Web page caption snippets
* * * * * * * * *
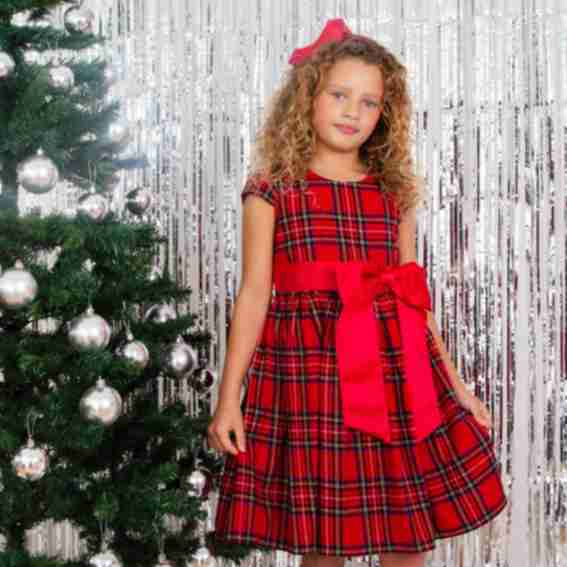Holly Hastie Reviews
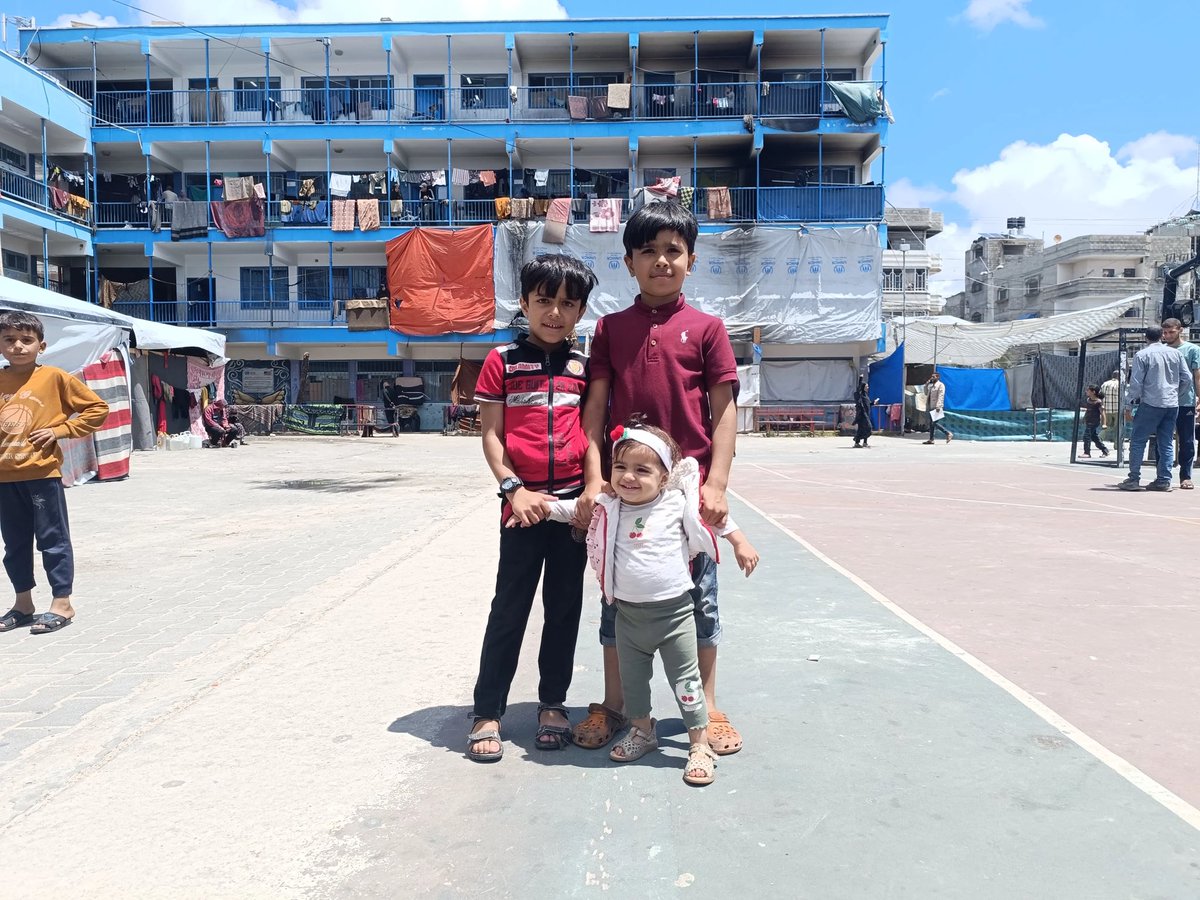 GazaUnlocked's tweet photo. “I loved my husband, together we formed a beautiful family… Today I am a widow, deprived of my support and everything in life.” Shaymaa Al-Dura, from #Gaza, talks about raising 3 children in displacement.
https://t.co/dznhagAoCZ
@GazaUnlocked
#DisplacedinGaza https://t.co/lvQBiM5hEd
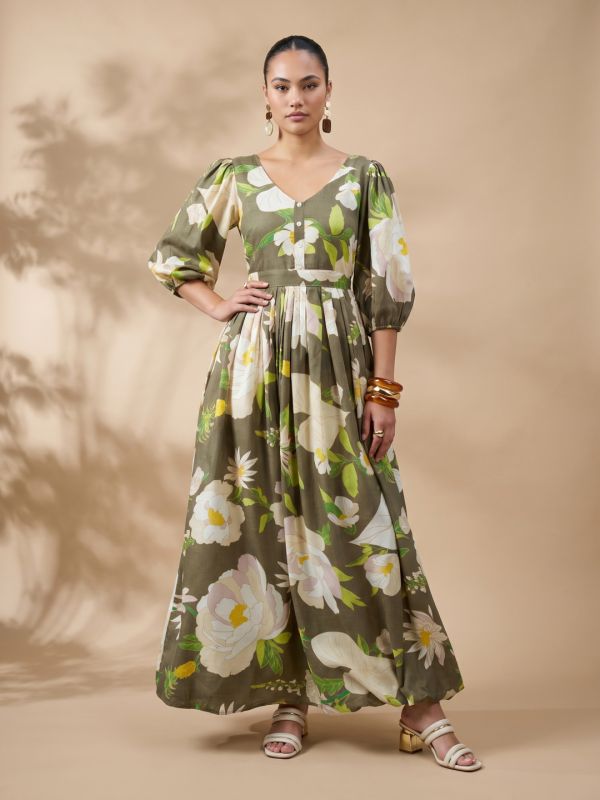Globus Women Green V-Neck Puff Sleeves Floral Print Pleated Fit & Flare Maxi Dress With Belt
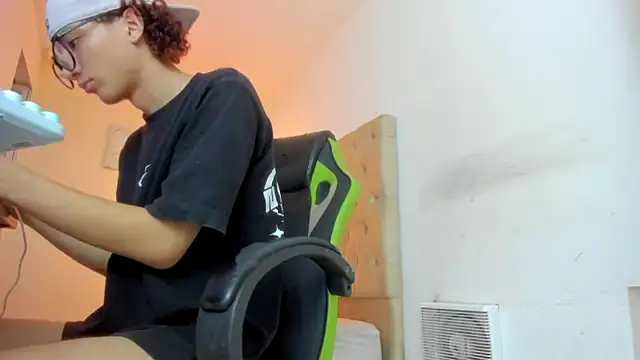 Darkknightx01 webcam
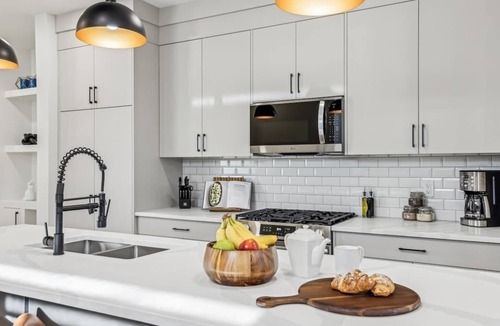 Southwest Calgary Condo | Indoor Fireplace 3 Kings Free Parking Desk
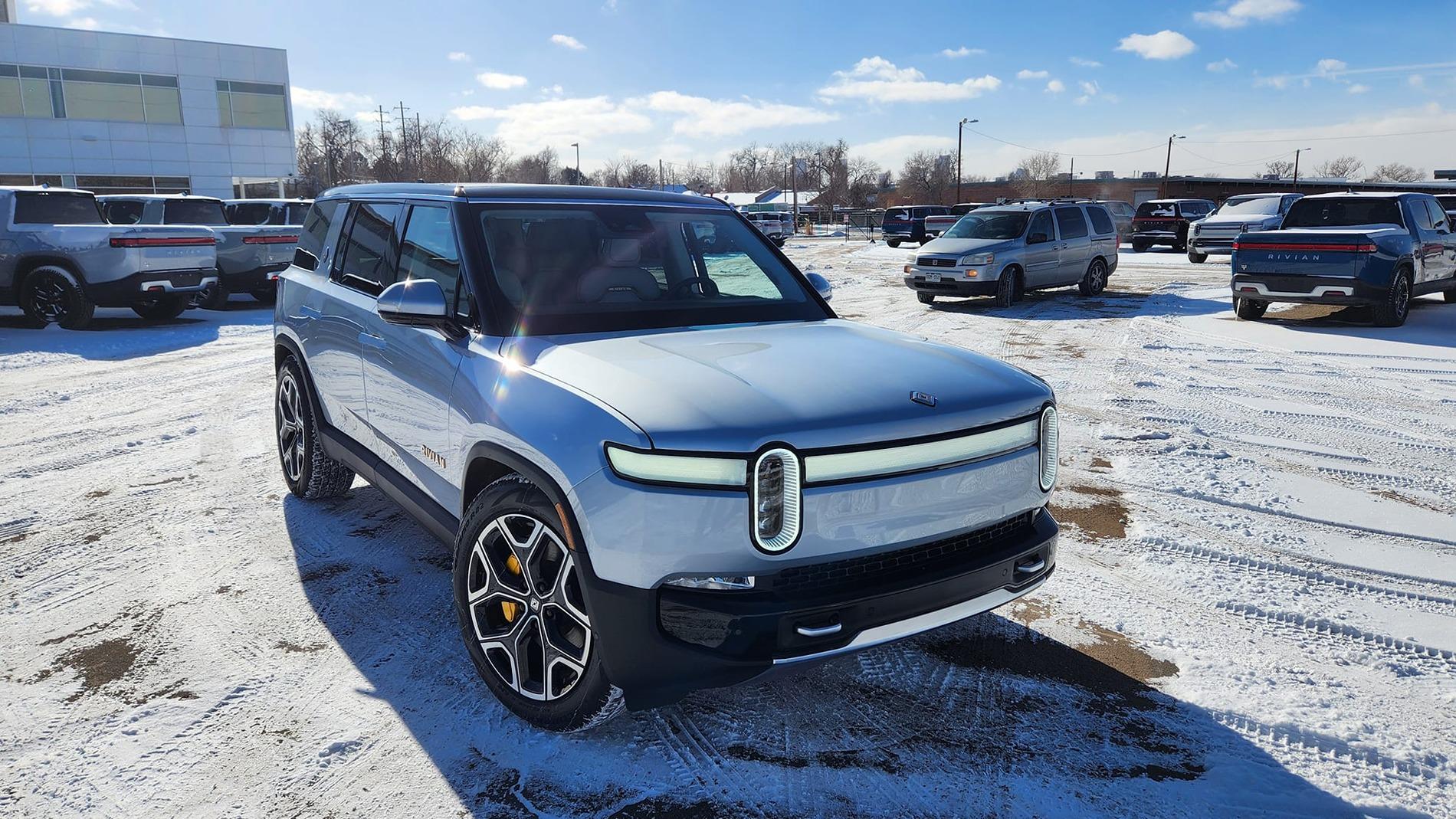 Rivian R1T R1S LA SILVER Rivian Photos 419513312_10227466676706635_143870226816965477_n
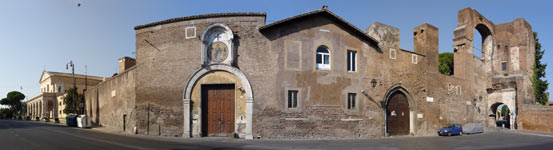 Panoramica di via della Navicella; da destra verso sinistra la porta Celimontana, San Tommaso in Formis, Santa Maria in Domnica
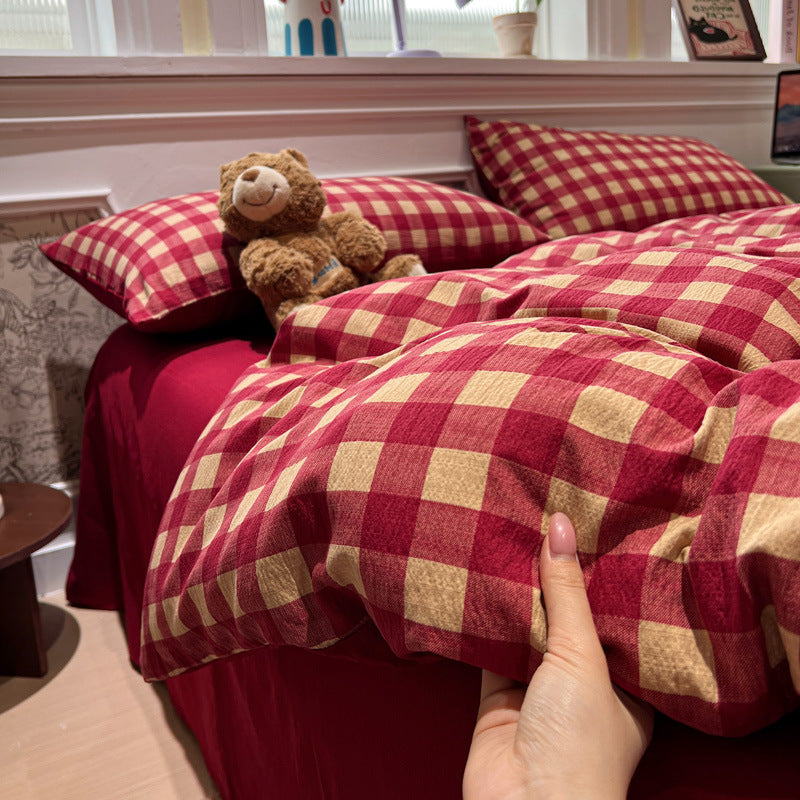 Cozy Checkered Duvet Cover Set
* * * * * * * * *
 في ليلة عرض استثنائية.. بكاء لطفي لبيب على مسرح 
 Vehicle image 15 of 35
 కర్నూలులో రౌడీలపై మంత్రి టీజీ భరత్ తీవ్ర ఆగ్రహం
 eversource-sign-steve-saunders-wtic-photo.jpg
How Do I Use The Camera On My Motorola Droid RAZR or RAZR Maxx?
* * * * * * * * *
## EXERCISE DETAILS
Although pictures appear among the entries, please set down only the lines from the one with "Darkknightx01 webcam" up to and including the one with "Cozy Checkered Duvet Cover Set", word for word.

## REPLY TO THE EXERCISE
 Darkknightx01 webcam
 Southwest Calgary Condo | Indoor Fireplace 3 Kings Free Parking Desk
 Rivian R1T R1S LA SILVER Rivian Photos 419513312_10227466676706635_143870226816965477_n
 Panoramica di via della Navicella; da destra verso sinistra la porta Celimontana, San Tommaso in Formis, Santa Maria in Domnica
 Cozy Checkered Duvet Cover Set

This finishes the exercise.